Unlocking Premium Performance: A Technical Deep Dive into Antigravity OAuth Bridge
NoeFabris/opencode-antigravity-auth
The repository you're looking at, opencode-antigravity-auth, is essentially a "bridge" for developers working within high-tier IDE environments. Let’s break down why this is a game-changer for your workflow and how to get it running.
As developers, we often face a dilemma
we want the power of top-tier AI models (like the latest reasoning or pro-level models), but managing individual API keys and dealing with strict "free tier" rate limits is a headache.
This tool solves two major pain points
Identity Federation
It lets your local or open-source tools "piggyback" off your existing Google IDE (Antigravity) credentials.
Higher Throughput
By authenticating via OAuth as a verified user, you bypass standard public rate limits and tap into the professional-grade limits assigned to your Google account.
The goal is to get your local environment to recognize your Google-based session. Here is the general workflow for an engineer
Ensure you have the Google Cloud CLI (gcloud) installed and that you are logged into the account that has access to the Antigravity IDE environment.
Typically, you'll want to clone the repo and install the dependencies. Since this is likely a Python-based utility
git clone https://github.com/NoeFabris/opencode-antigravity-auth.git
cd opencode-antigravity-auth
pip install -r requirements.txt
You'll need to trigger the OAuth flow to generate a local token. Run the auth script provided in the repo
python auth_bridge.py --login
This will open a browser window asking you to sign in with your Google Workspace or Developer account.
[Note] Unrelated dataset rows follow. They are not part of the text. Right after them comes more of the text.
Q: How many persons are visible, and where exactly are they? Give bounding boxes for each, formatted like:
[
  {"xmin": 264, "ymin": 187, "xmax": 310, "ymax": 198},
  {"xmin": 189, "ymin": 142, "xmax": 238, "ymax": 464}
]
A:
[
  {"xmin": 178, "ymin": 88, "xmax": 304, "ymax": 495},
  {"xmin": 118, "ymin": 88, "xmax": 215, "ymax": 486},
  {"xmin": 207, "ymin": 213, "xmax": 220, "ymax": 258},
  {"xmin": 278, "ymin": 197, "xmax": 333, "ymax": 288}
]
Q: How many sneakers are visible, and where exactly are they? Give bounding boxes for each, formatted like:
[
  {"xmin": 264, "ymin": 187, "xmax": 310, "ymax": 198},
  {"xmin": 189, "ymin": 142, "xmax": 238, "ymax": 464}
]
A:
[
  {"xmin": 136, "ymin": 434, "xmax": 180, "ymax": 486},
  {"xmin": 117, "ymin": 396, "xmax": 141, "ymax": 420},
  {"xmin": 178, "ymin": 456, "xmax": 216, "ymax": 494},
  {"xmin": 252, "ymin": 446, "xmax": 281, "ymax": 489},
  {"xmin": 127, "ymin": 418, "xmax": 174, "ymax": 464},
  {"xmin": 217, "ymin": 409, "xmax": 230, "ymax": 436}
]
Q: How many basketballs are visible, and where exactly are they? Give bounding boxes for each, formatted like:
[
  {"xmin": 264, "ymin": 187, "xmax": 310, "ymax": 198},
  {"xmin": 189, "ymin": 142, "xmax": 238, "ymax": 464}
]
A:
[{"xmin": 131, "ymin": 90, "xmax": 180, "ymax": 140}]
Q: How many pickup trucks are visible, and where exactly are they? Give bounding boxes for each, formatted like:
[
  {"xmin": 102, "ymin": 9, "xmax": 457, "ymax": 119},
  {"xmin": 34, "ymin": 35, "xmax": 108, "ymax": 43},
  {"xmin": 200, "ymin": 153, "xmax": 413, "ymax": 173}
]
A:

Once authenticated, the library provides a wrapper to inject these credentials into your requests. Here is how you might use it in a script to call a high-level model
from antigravity_auth import AuthenticatedSession
# Initialize a session that automatically handles OAuth headers
session = AuthenticatedSession()
def call_advanced_model(prompt):
# This endpoint now recognizes you via your Google IDE credentials
url = "https://api.antigravity-internal.google/v1/models/pro-3:predict"
payload = {
"contents": [{"parts": [{"text": prompt}]}]
}
response = session.post(url, json=payload)
return response.json()
# Example usage
result = call_advanced_model("Explain quantum entanglement like I'm five.")
print(result)
Token Refresh
The library usually handles token refreshing in the background. If you get a 401 Unauthorized error, just re-run the login command.
Rate Limit Monitoring
Keep an eye on your headers. Most responses from the Antigravity backend will include x-ratelimit-remaining, helping you pace your automated tasks.
Security
Never commit the generated .auth_token or credentials.json files to your version control! Add them to your .gitignore immediately.
This setup is a massive level-up for anyone building local agents or automation tools that need the "heavy lifting" capabilities of premium models without the friction of standard API management.